Yaodan Xu

DC
h-index5
3papers
16citations
Novelty47%
AI Score36

3 Papers

LGJan 30, 2023
SMDP-Based Dynamic Batching for Efficient Inference on GPU-Based Platforms

Yaodan Xu, Jingzhou Sun, Sheng Zhou et al.

In up-to-date machine learning (ML) applications on cloud or edge computing platforms, batching is an important technique for providing efficient and economical services at scale. In particular, parallel computing resources on the platforms, such as graphics processing units (GPUs), have higher computational and energy efficiency with larger batch sizes. However, larger batch sizes may also result in longer response time, and thus it requires a judicious design. This paper aims to provide a dynamic batching policy that strikes a balance between efficiency and latency. The GPU-based inference service is modeled as a batch service queue with batch-size dependent processing time.

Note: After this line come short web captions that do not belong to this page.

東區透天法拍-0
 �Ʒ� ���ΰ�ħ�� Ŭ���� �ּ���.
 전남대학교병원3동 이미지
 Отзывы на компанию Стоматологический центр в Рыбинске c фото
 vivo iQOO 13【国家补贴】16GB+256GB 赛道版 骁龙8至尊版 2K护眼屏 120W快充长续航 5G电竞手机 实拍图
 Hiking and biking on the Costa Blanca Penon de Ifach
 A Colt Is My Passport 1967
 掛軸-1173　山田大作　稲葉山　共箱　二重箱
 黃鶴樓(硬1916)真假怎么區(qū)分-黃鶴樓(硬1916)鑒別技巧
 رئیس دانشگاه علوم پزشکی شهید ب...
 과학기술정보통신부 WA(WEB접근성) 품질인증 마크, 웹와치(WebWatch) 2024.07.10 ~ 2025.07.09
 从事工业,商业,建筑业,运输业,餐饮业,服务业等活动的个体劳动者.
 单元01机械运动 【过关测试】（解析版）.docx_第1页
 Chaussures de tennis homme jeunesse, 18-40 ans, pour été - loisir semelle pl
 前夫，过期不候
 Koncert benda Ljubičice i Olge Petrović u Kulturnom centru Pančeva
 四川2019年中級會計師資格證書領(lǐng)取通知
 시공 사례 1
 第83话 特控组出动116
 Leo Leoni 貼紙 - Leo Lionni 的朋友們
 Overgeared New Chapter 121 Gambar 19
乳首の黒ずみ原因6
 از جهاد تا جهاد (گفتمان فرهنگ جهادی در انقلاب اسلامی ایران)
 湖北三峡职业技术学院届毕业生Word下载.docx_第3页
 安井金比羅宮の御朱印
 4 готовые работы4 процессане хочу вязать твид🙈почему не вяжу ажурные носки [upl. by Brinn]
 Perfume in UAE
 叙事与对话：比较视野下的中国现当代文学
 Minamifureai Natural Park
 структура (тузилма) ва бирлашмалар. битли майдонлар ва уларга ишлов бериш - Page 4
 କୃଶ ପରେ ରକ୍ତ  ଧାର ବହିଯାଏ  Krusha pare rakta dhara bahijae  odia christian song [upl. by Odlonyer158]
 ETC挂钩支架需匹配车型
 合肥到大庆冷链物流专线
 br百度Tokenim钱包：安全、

Then, the design of dynamic batching is a continuous-time average-cost problem, and is formulated as a semi-Markov decision process (SMDP) with the objective of minimizing the weighted sum of average response time and average power consumption. The optimal policy is acquired by solving an associated discrete-time Markov decision process (MDP) problem with finite state approximation and "discretization". By introducing an abstract cost to reflect the impact of "tail" states, the space complexity and the time complexity of the procedure can decrease by 63.5% and 98%, respectively. Our results show that the optimal policies potentially possess a control limit structure. Numerical results also show that SMDP-based batching policies can adapt to different traffic intensities and outperform other benchmark policies. Furthermore, the proposed solution has notable flexibility in balancing power consumption and latency.

ITApr 22
DiP-SD: Distributed Pipelined Speculative Decoding for Efficient LLM Inference at the Edge

Yaodan Xu, Sheng Zhou, Zhisheng Niu

Speculative decoding has emerged as a promising technique for large language model (LLM) inference by accelerating autoregressive decoding via draft-then-verify. This paper studies a new edge scenario with multi-user inference, where draft tokens are generated locally on devices and subsequently offloaded to a centralized edge server for batch verification. The key challenge is to sustain high throughput under coupled decisions of (i) batching and pipeline scheduling and (ii) per user draft token length. We propose DiP-SD, which exploits two complementary parallelism dimensions: device-level distributed drafting and phase-level draft-verify pipelining. We formulate a throughput-maximization objective, defined as the expected number of accepted tokens per unit time, and jointly optimize the number of batches, user-to-batch assignment, and integer draft lengths. To solve the resulting fractional mixed-integer program, DiP-SD scans the batch number and iteratively alternates between an association subproblem and a draft-length subproblem. Numerical results under a Qwen3-1.7B/Qwen3-32B device-edge deployment show that DiP-SD achieves up to 17.89x throughput over autoregressive decoding (AD) and 1.93x over AD with greedy batching.

DCJan 4, 2025
SMDP-Based Dynamic Batching for Improving Responsiveness and Energy Efficiency of Batch Services

Yaodan Xu, Sheng Zhou, Zhisheng Niu

For servers incorporating parallel computing resources, batching is a pivotal technique for providing efficient and economical services at scale. Parallel computing resources exhibit heightened computational and energy efficiency when operating with larger batch sizes. However, in the realm of online services, the adoption of a larger batch size may lead to longer response times. This paper aims to provide a dynamic batching scheme that delicately balances latency and efficiency. The system is modeled as a batch service queue with size-dependent service times. Then, the design of dynamic batching is formulated as a semi-Markov decision process (SMDP) problem, with the objective of minimizing the weighted sum of average response time and average power consumption. A method is proposed to derive an approximate optimal SMDP solution, representing the chosen dynamic batching policy. By introducing an abstract cost to reflect the impact of "tail" states, the space complexity and the time complexity of the procedure can decrease by 63.5% and 98%, respectively. Numerical results showcase the superiority of SMDP-based batching policies across various parameter setups. Additionally, the proposed scheme exhibits noteworthy flexibility in balancing power consumption and latency.